The present monograph presents fresh evidence of Milton's integration into the academic and cultural life of seventeenth-century Rome. It argues that his links with two Roman academies: the Accademia dei Fantastici and Accademia degli Umoristi constitute a sustained participation in an academic community paralleling that of his independently attested performance in Florentine academies (on which I have published extensively). It also investigates his links with Alessandro Cherubini, David Codner, Giovanni Batista Doni, and the Baroni circle hymned in three published anthologies.

Chapter 1: Milton and the Accademia dei Fantastici investigates the cultural climate surrounding Milton's Ad Salsillum by examining two of that academy's publications: the Poesie dei Signori Accademici Fantastici di Roma (Rome, 1637) and the Academia Tenuta da Fantastici a. 12 di Maggio 1655 (Rome, 1655), the latter celebrating the creation of Fabio Chigi as Pope Alexander VII on 5 April 1655. Read in a new light, Milton’s self-fashioning, it is argued, takes its place not only alongside Salzilli’s encomium in Milton's honour, and his Italian sonnets in the 1637 Poesie, but also in relation to other poems in that collection, and the academy's essentially Catholic eulogistic trend. The chapter also provides fresh evidence of Salzilli’s survival of the illness described in Milton’s poem by his epistolary correspondence with Tomaso Stigliani.

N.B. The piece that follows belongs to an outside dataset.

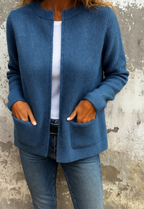 Gilet élégant – Doux, chaud et facile à associer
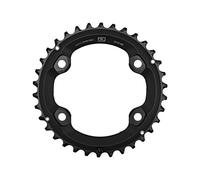 Shimano Deore FC-M6000 Chainring 2x10-Speed - 34/24 - 36/26 - 38/28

Chapter 2: Milton and the Vatican argues for links between Milton’s Latin letter to Holstenius and a range of Holstenius’ published works: his edition of the axioms of the later Pythagoreans gifted by him to Milton, and his published neo-Platonic works. This is achieved by mutual appropriation of Similitudes in a series of Miltonic similes, the anabasis/katabasis motifs in a reworking of the Platonic theory of the transmigration of souls, and allusion to etymological details highlighted in Holstenius’ published editions. The chapter also reveals Milton’s alertness to typographical procedures and, by association, to Holstenius’ recent role (1638) as Director of the press of the Biblioteca Vaticana.

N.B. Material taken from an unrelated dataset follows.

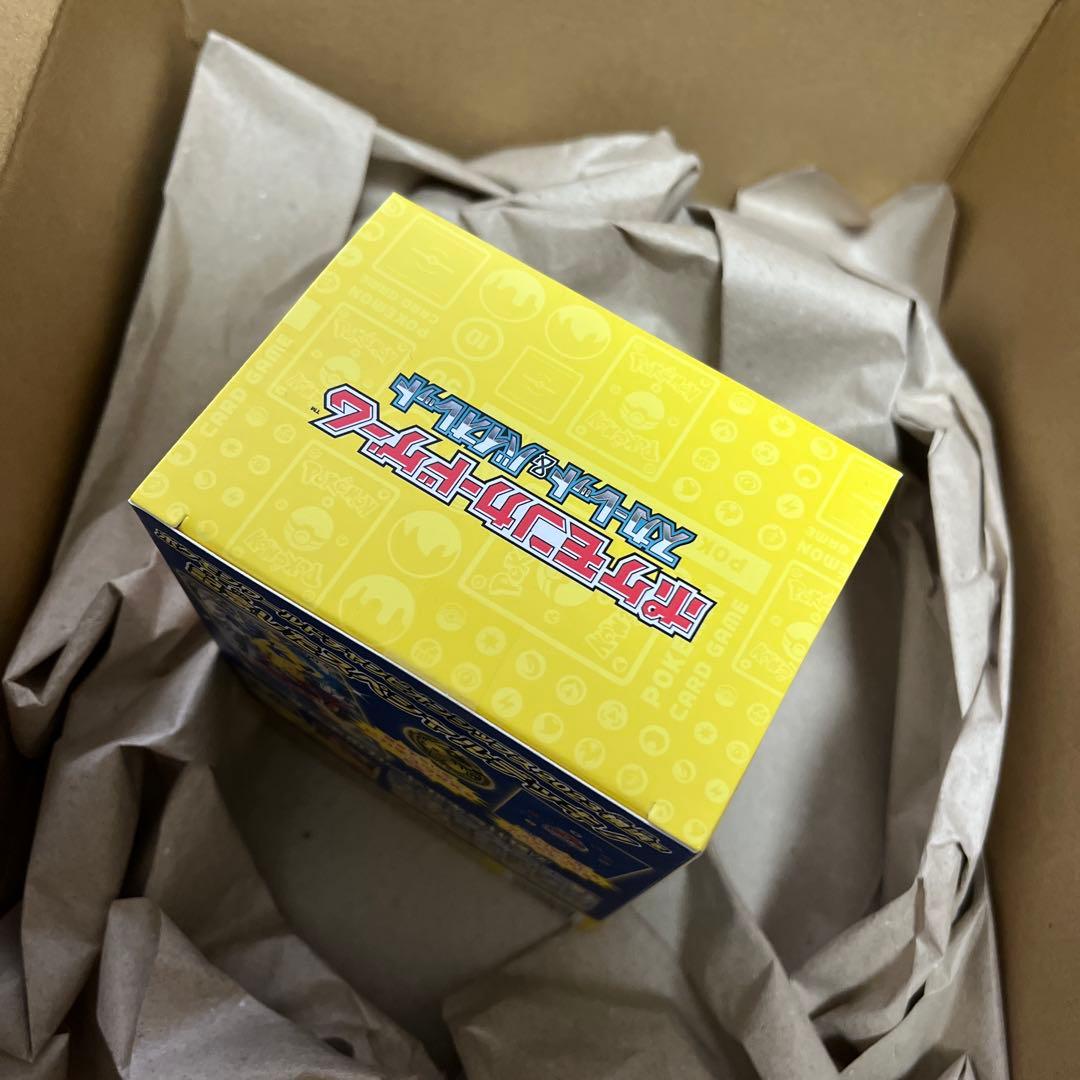 【新品未開封】ポケモンカード WCS2023 横浜記念デッキ ピカチュウ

Chapter 3: Milton and the Accademia degli Umoristi argues for Milton’s likely participation in this Roman academy, as suggested by his links with its members. His three Latin epigrams in praise of Leonora Baroni, the only female member of the Umoristi, have hitherto been studied in relation to the 1639 Applausi in her honour. In a new reading, Milton, it is suggested, invokes and interrogates Catholic doctrine before a Catholic audience only to view the whole through the lens of a neo-Platonic Hermeticism (by echoing the phraseology of the sixteenth-century Franciscan Hannibal Rosselli) that refreshingly transcends religious difference. Crucially, the hitherto neglected L’Idea della Veglia (Rome, 1640) includes further encomiastic verse, sonnets to, and by Leonora, and details of the conversazioni hosted by her family at the precise time of Milton’s Roman sojourns. Milton may well have been a participant. The chapter concludes in an assessment of his links with the youthful prodigy Alessandro Cherubini, and of his audience with Francesco Barberini.

Chapter 4: Milton at a Roman Opera analyses the potential impact of ‘Chi Soffre, Speri’, which he attended on 18/28 February 1639, mounted by Francesco Barberini to inaugurate the recently completed theatre of the Palazzo Barberini. A detailed analysis of the opera's libretto, music, and theatricality casts a backward glance to Milton's Comus, and a forward glance to Paradise Lost. It also assesses Milton’s musical interests at this time, as attested by his links with Doni, and his purchase of works by Monteverdi and others.

Chapter 5: Milton’s English Connections in Rome develops the work of Miller and Chaney by investigating Milton’s co-diners at the English College in Rome on 30 October 1638, and by analysing his links between David Codner (alias Matteo Selvaggio), and the family of Jane Savage, Marchioness of Winchester, lamented by Milton in 1631. It also assesses his potential relations with the Englishman Thomas Gawen, who ‘accidentally sometimes fell into the company of John Milton’ (Antony Wood).